Job: Rewrite the data below, swapping every "furthest" for "farthest" and keeping everything else the same. Leave the pictures out of your version.

Records provided:
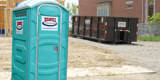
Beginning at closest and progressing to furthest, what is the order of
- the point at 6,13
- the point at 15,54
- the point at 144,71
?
the point at 15,54 < the point at 144,71 < the point at 6,13

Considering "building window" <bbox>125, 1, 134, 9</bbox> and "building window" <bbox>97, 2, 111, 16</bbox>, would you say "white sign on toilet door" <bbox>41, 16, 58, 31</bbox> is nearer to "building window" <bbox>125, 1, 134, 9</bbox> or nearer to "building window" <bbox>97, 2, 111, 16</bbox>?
"building window" <bbox>125, 1, 134, 9</bbox>

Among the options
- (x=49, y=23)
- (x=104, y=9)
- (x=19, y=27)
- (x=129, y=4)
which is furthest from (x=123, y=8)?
(x=49, y=23)

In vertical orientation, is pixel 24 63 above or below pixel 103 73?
above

Solution for this exercise:
Beginning at closest and progressing to farthest, what is the order of
- the point at 6,13
- the point at 15,54
- the point at 144,71
?
the point at 15,54 < the point at 144,71 < the point at 6,13

Considering "building window" <bbox>125, 1, 134, 9</bbox> and "building window" <bbox>97, 2, 111, 16</bbox>, would you say "white sign on toilet door" <bbox>41, 16, 58, 31</bbox> is nearer to "building window" <bbox>125, 1, 134, 9</bbox> or nearer to "building window" <bbox>97, 2, 111, 16</bbox>?
"building window" <bbox>125, 1, 134, 9</bbox>

Among the options
- (x=49, y=23)
- (x=104, y=9)
- (x=19, y=27)
- (x=129, y=4)
which is farthest from (x=123, y=8)?
(x=49, y=23)

In vertical orientation, is pixel 24 63 above or below pixel 103 73?
above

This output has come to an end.